Anomalies
Consider a silly database where we keep up with students, grades, and friendships in a single table.
Jason | 10 | Mary | 9 |
Jason | 10 | John | 12 |
What can go wrong?
- Modification or update anomaly — Jason moves to grade 11, but only one tuple is updated.
- Insertion anomaly — How to handle a new student who arrives without friends.
- Deletion anomaly — Do you remove Jason when he loses his last friend
Yes, it is silly, but consider the one-person department which temporarily loses its single employee, or the newly-created department, or all the tables where we get up with office locations.
Normalization
Start by consulting a down-to-earth view from Microsoft.
Then there is Wikipedia for a more formal view.
First normal form
“Do not use multiple fields in a single table to store similar data.” says Microsoft.
Or, every attribute must be an atom. Attributes shall not be lists.
Second normal form
Functional dependency
Given sets X and Y, write X → Y when knowing X tells you Y.
Don’t just look at tables to determine this information. You need someone with knowledge of the field. Sometimes functional dependency is just happenstance. In a small crowd, knowing the birthday may determine the name.
Key definitions
A superkey is a collection of attributes that uniquely determine each row. The row is functionally dependent on the superkey.
A candidate key is a a superkey that contains no smaller superkey. The row is fully functionally dependent on the candidate key.
A prime attribute is an attribute that occurs in a candidate key. A non-prime attribute isn’t prime.
Finally, the definition
A relation is in second normal form if it is in first normal form and no non-prime attribute is dependent on any proper subset of the relation.
Third Normal Formal
A relation is in third normal form if the relation is in second normal form and every non-prime attribute is non-transitively dependent on every superkey.

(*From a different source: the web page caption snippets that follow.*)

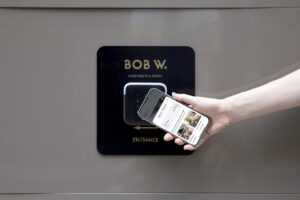 using a phone for digital check-in at Bob W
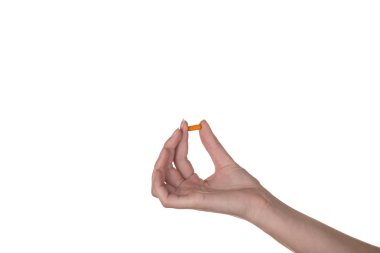 turuncu bir kapsül beyaz zemin üzerine izole tutmak el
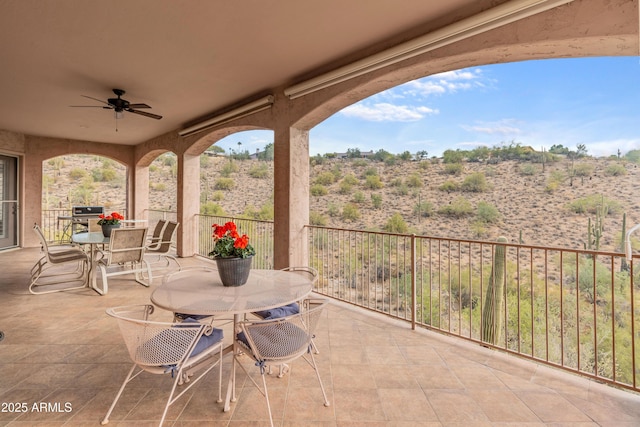 view of patio featuring ceiling fan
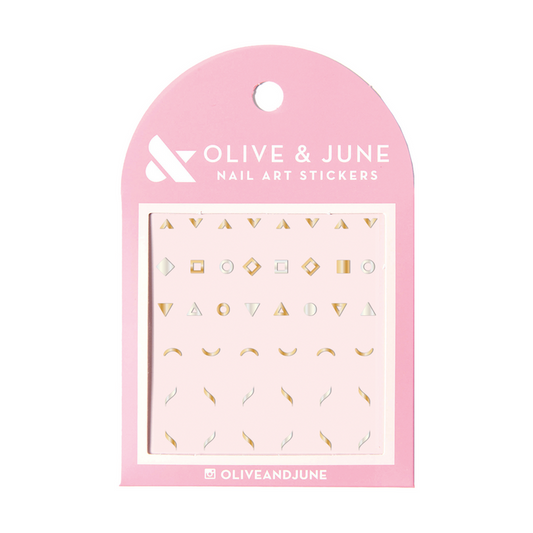 Foil Accent Pack with metallic gold and silver geometric nail art stickers on pink packaging from Olive and June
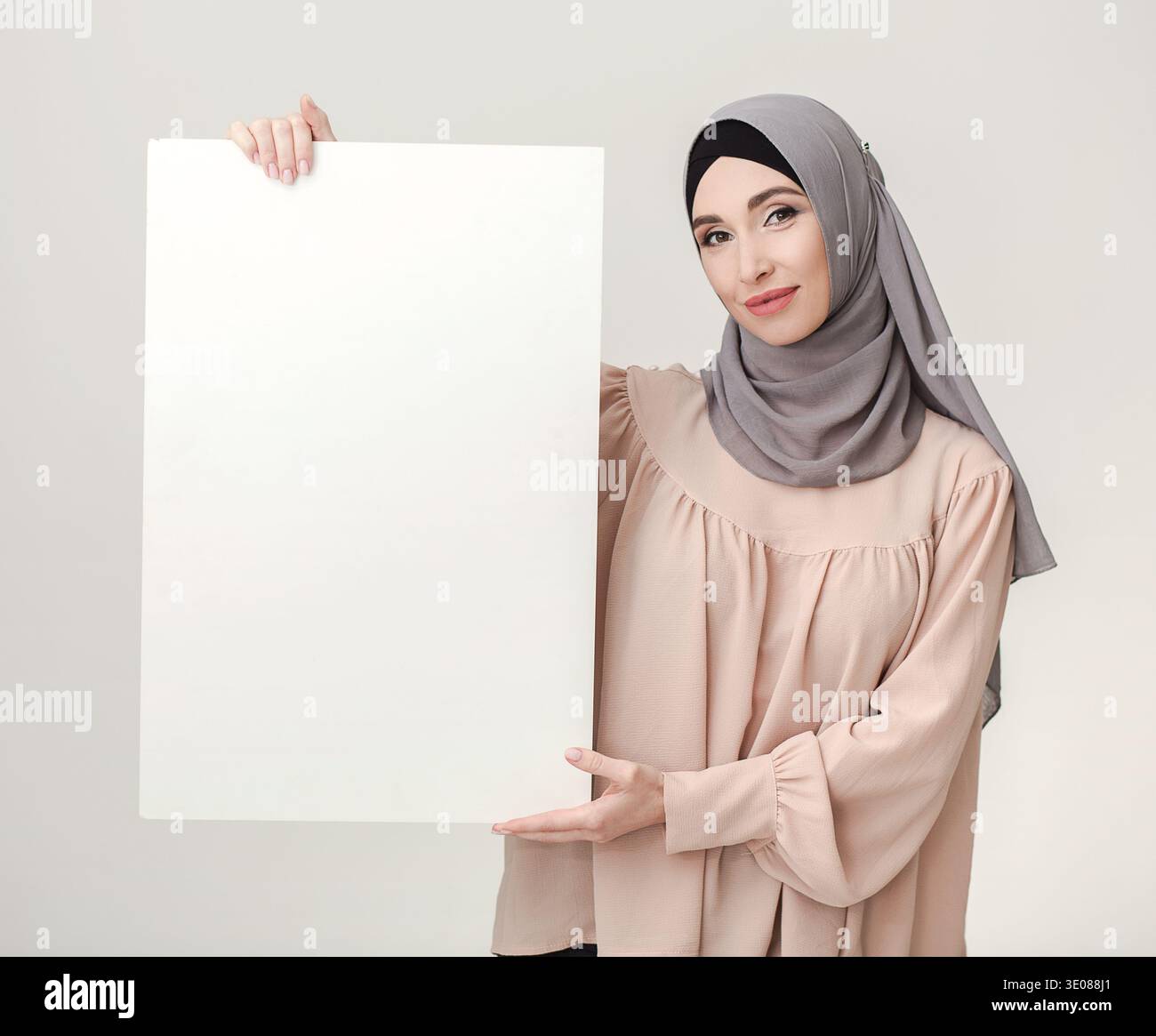 Frau im Hijab mit weißem Poster für Ramadan. Glückwunsch Stockfoto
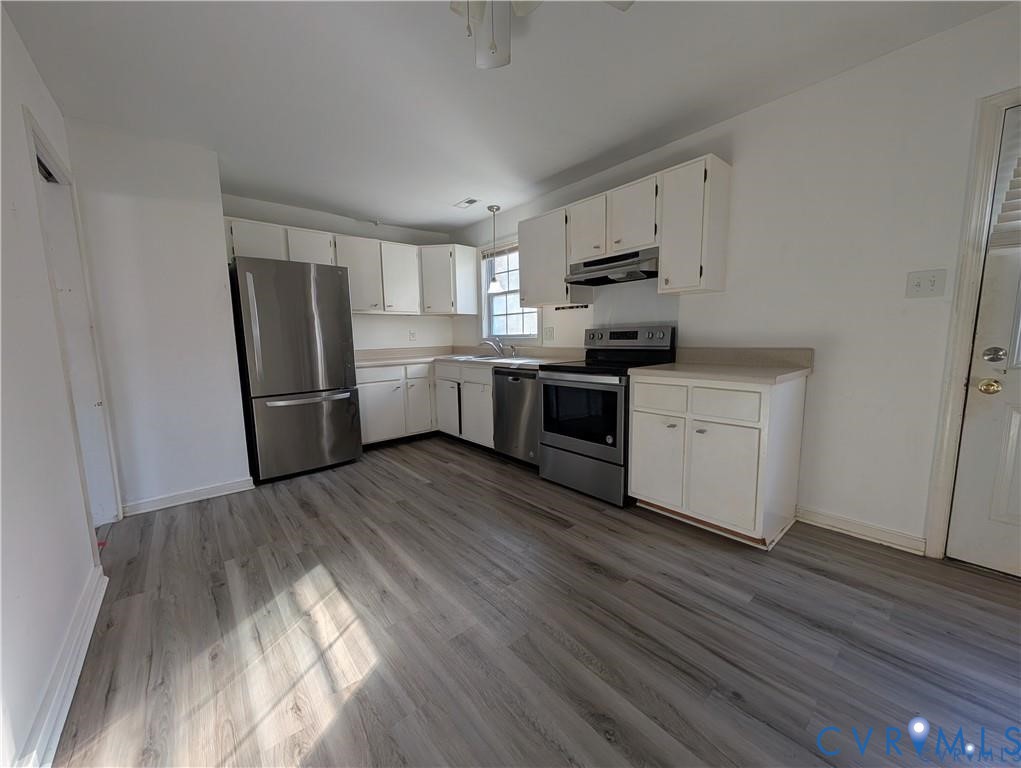 514 German School Road Richmond, VA 23225 - Photo 5 of 11 Kitchen featuring white cabinets, stainless steel
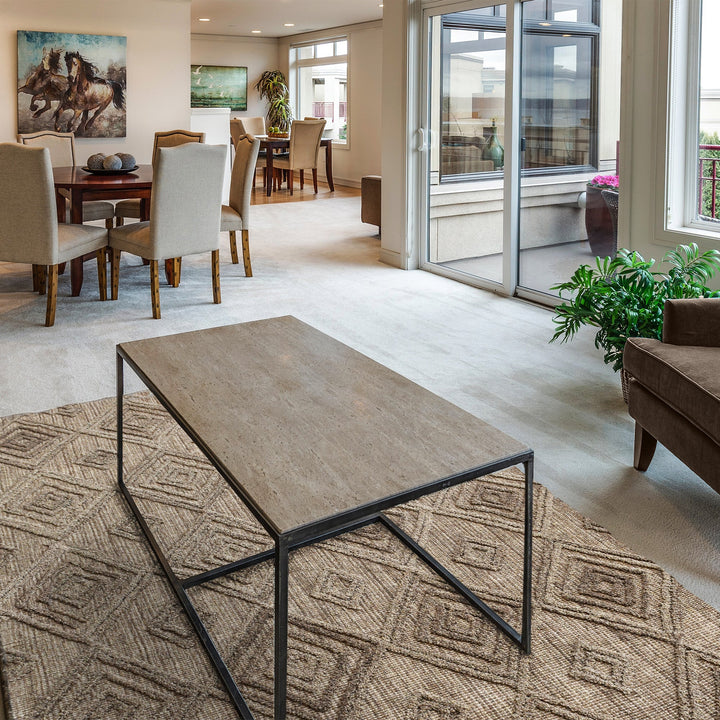 Jaali handwoven oatmeal wool rug with raised ivory diamond lattice, in a living room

A transitive dependency is a situation where X → Z and Z → A and X and Z are different.
Boyce-Codd normal form
A relation is in Boyce-Codd normal form if for every dependency X → Y either X is a superkey or Y is a subset of X (a trivial functional dependency).
Similar definition for third normal form
A relation is in third normal form if for every dependency X → A, where A is a single attribute, either X is a superkey or or A is an element of X or A is a prime attribute.
Fourth normal form
You need to look at the Wikipeida entry for this one.